§ **TASK INSTRUCTIONS**
Copy word for word the section of the knitted doll clothes thread below that begins with the words containing "This listing is" and ends with "(Sep 25, 2011)".

:: TEXT SEGMENT ::

# Free Knitted Doll Clothes for 5" Dolls



## laurelarts (Jul 31, 2011)

This listing is for the pattern of the pictured clothes for your precious little 5" Berenquer or Similar Doll. I designed these to easily go on the doll. If you want a tighter fit, adjust your needle size down one size.

http://www.ravelry.com/patterns/library/5-berenguer-or-similar-doll-hat-shirt-and-pants-knitted


----------



## Knittingkitty (Sep 25, 2011)

Very cute! It's very kind of you to offer the pattern for free.


----------



## Deb-Babbles (Mar 4, 2011)

Love them. Thank you so much for the free pattern. I have been making the cradle baskets for these dolls for a while. I bring them to the Children's' Cancer Treatment Center. The little girls love to play with them and in some small way I feel I am doing something to help them regain some of the simple playful things that they have had to give up.


----------



## laurelarts (Jul 31, 2011)

:::
:: COLLECTED DATA ::

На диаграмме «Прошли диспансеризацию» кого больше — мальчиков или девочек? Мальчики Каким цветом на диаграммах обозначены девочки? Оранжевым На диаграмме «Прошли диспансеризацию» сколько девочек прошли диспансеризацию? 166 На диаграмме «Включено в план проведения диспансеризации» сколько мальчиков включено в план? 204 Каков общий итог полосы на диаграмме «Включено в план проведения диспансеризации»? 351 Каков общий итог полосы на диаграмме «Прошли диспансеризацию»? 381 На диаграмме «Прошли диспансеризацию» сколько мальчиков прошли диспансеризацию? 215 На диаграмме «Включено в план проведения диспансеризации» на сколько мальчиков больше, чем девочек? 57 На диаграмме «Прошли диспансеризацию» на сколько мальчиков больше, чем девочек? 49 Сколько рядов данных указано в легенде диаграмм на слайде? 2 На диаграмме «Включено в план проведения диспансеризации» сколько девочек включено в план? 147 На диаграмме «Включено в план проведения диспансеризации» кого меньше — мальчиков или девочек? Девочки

:::

§ **YOUR SOLUTION**
This listing is for the pattern of the pictured clothes for your precious little 5" Berenquer or Similar Doll. I designed these to easily go on the doll. If you want a tighter fit, adjust your needle size down one size.

http://www.ravelry.com/patterns/library/5-berenguer-or-similar-doll-hat-shirt-and-pants-knitted


----------



## Knittingkitty (Sep 25, 2011)